Wer profitiert von den Steuererleichterungen?
Beschäftigte mit niedrigen Stundenlöhnen arbeiten im Durchschnitt kürzer als solche mit höheren Löhnen (Beckmannshagen & Schröder, 2022). Eine Steuerbefreiung von Mehrarbeitszuschlägen käme daher voraussichtlich vor allem höheren Einkommensgruppen zugute – denn diese arbeiten häufiger bereits in Vollzeit und sind somit eher in der Lage, Mehrarbeit über die reguläre Vollzeit hinaus zu leisten. Zwar sieht der Koalitionsvertrag auch eine steuerliche Entlastung für Teilzeitbeschäftigte vor, allerdings in Form einer Steuerbegünstigung für Prämien, die Arbeitgeber bei Ausweitung der Arbeitszeit zahlen. Diese Maßnahme ist in ihrer Wirkung jedoch nicht mit einer dauerhaften Steuerfreiheit von Mehrarbeitszuschlägen vergleichbar. Hinzu kommt: Die Möglichkeit, die Arbeitszeit auszuweiten, ist nicht für alle Beschäftigten gegeben. Besonders Frauen sind durch Sorgearbeit, die sie überproportional leisten, in ihrer zeitlichen Verfügbarkeit eingeschränkt (Lott, 2024). Darüber hinaus ist die betriebliche Nachfrage nach zusätzlichen Arbeitsstunden nicht in allen Qualifikations- und Berufsgruppen vorhanden. Daher besteht die Gefahr, dass die geplanten Steuererleichterungen an einem Großteil der Beschäftigten – insbesondere jenen mit geringem Einkommen oder familiären Verpflichtungen – vorbeigehen.

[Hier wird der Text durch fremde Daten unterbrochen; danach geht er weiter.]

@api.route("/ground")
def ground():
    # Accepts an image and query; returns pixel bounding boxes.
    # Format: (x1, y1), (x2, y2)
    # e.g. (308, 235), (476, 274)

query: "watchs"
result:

Zudem wird, wer körperliche oder psychisch anstrengende Arbeit verrichtet, wahrscheinlich weniger zusätzliche Arbeitsstunden – über Vollzeit hinaus oder nach Renteneintrittsalter – arbeiten wollen oder können (Blank & Brehmer, 2023; Hasselhorn, & Müller, 2024). Besonders körperliche Anstrengung ist ungleich über die Stundenlohngruppen verteilt (Abb. 1).² In den unteren Stundenlohngruppen ist arbeitsbedingte körperliche Erschöpfung deutlich stärker verbreitet. Auch bei dem Gefühl, durch die Arbeit emotional ausgelaugt zu sein, zeigt sich ein ähnlicher Zusammenhang: Personen aus den unteren Stundenlohngruppen sind überdurchschnittlich betroffen, wenngleich die Verteilung hier etwas gleichmäßiger ausfällt. Demnach ist das Potential, Mehrarbeit zu leisten und damit von den im Koalitionsvertrag beschriebenen Steuererleichterungen zu profitieren, tendenziell bei Besserverdienenden größer.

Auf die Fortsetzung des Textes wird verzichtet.